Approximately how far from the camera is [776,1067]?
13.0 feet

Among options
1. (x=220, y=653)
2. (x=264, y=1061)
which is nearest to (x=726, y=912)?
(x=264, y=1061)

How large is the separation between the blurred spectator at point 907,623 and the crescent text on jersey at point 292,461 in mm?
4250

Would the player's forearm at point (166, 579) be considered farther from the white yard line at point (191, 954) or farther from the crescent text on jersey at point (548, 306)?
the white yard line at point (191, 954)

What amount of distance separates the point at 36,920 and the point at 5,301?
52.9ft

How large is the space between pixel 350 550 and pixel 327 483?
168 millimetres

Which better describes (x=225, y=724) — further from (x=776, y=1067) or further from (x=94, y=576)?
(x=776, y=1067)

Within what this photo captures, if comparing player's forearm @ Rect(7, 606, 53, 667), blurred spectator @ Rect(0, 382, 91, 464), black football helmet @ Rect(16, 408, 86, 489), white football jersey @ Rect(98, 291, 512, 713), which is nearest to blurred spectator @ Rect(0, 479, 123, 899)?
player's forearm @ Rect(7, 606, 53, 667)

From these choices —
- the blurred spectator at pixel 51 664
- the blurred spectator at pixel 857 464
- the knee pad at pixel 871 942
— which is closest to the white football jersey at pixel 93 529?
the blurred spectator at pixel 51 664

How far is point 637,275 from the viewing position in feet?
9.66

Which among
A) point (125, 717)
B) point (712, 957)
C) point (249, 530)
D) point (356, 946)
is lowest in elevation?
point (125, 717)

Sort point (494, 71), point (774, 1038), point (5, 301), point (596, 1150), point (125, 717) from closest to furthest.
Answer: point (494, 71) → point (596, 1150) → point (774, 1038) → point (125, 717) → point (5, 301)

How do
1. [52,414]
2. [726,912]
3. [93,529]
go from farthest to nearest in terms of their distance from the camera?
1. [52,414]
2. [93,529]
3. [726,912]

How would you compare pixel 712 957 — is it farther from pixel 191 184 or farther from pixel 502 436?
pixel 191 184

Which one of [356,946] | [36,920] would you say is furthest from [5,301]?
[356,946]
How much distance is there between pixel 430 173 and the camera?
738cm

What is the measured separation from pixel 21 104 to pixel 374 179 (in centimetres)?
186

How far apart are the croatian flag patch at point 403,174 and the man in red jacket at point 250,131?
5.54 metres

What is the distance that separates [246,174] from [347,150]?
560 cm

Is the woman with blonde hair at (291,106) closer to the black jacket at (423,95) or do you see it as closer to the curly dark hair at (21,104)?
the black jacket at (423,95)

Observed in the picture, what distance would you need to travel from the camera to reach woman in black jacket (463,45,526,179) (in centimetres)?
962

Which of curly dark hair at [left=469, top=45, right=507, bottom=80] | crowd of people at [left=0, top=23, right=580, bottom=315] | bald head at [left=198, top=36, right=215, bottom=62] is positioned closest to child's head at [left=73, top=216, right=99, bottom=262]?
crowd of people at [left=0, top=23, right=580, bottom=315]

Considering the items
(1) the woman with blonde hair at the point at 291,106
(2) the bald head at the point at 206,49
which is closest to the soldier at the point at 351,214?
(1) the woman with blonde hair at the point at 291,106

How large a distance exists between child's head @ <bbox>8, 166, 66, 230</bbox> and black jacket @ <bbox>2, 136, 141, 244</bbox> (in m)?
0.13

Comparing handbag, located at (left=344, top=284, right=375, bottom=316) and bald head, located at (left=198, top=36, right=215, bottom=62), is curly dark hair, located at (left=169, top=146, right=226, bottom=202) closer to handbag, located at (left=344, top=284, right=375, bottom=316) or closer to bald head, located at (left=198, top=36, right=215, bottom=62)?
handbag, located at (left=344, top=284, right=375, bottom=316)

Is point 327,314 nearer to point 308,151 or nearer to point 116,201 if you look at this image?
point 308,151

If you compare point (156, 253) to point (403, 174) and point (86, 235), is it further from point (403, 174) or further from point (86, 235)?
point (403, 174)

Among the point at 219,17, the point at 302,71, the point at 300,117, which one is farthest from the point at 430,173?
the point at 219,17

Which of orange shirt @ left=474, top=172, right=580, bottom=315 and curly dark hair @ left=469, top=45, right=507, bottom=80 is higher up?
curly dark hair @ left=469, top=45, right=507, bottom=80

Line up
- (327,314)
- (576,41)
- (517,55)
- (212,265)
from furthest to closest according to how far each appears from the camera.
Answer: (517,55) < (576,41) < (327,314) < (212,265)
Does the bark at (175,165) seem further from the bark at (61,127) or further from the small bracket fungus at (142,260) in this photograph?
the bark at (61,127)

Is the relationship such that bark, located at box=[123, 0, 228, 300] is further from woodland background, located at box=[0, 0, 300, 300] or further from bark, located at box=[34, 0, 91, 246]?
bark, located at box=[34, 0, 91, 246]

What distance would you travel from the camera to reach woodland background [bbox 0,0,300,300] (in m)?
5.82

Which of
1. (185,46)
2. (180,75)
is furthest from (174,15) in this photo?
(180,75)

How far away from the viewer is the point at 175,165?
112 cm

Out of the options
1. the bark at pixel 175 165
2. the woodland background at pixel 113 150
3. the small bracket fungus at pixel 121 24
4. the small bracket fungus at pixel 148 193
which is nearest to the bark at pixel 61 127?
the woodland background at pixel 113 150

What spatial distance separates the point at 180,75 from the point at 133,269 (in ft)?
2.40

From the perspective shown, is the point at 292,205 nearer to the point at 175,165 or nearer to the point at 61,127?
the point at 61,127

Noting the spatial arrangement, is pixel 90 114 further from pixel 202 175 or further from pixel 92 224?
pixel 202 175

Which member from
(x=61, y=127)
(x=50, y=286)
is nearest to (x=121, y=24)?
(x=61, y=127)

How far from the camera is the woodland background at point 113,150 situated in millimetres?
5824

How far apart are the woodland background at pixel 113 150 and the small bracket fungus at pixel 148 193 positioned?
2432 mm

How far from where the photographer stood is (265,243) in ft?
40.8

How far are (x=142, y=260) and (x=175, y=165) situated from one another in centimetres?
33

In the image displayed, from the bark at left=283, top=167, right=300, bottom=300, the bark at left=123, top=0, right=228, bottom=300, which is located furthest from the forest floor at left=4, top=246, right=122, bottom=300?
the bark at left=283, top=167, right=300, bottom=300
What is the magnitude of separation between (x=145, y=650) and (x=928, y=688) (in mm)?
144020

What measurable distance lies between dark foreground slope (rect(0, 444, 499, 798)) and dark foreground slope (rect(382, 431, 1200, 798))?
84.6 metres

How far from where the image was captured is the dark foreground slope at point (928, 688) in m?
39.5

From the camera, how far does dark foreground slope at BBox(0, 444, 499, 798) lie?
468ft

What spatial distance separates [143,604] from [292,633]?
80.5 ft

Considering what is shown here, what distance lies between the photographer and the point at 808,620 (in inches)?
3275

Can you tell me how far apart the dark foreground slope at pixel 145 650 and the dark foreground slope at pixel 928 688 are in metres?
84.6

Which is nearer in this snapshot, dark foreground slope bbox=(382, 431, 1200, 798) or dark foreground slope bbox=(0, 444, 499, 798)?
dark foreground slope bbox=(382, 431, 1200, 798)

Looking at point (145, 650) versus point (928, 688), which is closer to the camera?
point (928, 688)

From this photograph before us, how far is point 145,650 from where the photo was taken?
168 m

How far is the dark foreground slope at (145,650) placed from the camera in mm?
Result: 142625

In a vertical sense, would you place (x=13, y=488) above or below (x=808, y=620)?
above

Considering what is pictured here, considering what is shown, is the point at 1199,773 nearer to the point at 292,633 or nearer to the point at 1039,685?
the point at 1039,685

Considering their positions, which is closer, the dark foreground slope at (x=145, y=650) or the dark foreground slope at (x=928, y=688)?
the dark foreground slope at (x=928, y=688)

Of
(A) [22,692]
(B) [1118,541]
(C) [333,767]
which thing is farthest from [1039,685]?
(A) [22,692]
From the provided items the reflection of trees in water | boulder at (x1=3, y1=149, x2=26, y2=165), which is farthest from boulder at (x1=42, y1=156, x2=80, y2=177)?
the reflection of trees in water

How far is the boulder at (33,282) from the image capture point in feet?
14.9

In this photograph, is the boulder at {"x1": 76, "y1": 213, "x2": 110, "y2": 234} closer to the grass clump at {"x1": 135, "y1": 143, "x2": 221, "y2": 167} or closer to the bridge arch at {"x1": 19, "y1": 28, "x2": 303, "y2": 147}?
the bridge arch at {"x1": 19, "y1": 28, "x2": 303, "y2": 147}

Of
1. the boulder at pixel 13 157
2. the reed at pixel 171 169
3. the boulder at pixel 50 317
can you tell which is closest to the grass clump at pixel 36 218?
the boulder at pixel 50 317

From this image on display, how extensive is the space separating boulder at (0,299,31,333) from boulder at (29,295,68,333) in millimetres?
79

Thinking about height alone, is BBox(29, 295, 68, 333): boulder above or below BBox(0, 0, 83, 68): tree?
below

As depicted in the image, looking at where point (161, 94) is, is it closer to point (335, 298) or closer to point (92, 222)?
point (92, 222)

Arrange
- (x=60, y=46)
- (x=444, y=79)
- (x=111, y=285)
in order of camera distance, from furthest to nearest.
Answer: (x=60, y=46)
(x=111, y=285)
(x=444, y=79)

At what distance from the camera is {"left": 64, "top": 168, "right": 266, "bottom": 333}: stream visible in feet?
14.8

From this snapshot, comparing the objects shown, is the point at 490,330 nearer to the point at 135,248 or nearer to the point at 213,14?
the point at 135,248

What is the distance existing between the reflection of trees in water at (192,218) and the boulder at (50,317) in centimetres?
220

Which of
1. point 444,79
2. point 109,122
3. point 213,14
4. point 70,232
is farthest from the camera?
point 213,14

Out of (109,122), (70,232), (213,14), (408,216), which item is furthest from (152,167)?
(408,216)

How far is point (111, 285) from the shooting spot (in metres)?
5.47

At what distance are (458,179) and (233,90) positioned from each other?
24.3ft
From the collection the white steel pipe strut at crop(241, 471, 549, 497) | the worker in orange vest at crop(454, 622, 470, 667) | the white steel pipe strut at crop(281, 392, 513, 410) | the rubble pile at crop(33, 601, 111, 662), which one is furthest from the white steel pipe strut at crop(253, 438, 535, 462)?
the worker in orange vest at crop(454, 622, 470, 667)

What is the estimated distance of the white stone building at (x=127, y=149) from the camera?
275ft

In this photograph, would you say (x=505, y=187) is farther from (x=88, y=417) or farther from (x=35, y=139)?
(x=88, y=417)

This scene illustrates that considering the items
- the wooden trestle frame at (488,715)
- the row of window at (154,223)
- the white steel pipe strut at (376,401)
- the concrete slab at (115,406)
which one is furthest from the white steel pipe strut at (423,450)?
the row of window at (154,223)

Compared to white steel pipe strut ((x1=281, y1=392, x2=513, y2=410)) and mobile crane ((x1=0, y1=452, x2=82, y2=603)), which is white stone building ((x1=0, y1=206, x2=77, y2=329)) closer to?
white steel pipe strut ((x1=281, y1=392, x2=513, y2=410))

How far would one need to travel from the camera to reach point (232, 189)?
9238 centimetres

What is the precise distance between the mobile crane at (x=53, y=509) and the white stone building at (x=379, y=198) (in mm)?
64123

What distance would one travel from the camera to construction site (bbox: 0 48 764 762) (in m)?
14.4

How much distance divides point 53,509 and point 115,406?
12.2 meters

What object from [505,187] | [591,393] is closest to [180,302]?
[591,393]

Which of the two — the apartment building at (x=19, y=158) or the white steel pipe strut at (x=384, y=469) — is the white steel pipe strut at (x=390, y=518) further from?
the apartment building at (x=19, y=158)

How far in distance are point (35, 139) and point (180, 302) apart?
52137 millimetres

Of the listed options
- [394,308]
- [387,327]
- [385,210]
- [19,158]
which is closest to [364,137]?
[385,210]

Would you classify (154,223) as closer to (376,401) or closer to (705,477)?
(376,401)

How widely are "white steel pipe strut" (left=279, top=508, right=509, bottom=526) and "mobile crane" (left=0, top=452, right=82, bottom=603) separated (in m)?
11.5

### Aim:
Can you reproduce the lines from the one containing "How widely are" through the end of the material, swapping "mobile crane" for "tower crane" and leaving everything else unchanged?

### Complete answer:
How widely are "white steel pipe strut" (left=279, top=508, right=509, bottom=526) and "tower crane" (left=0, top=452, right=82, bottom=603) separated (in m)?
11.5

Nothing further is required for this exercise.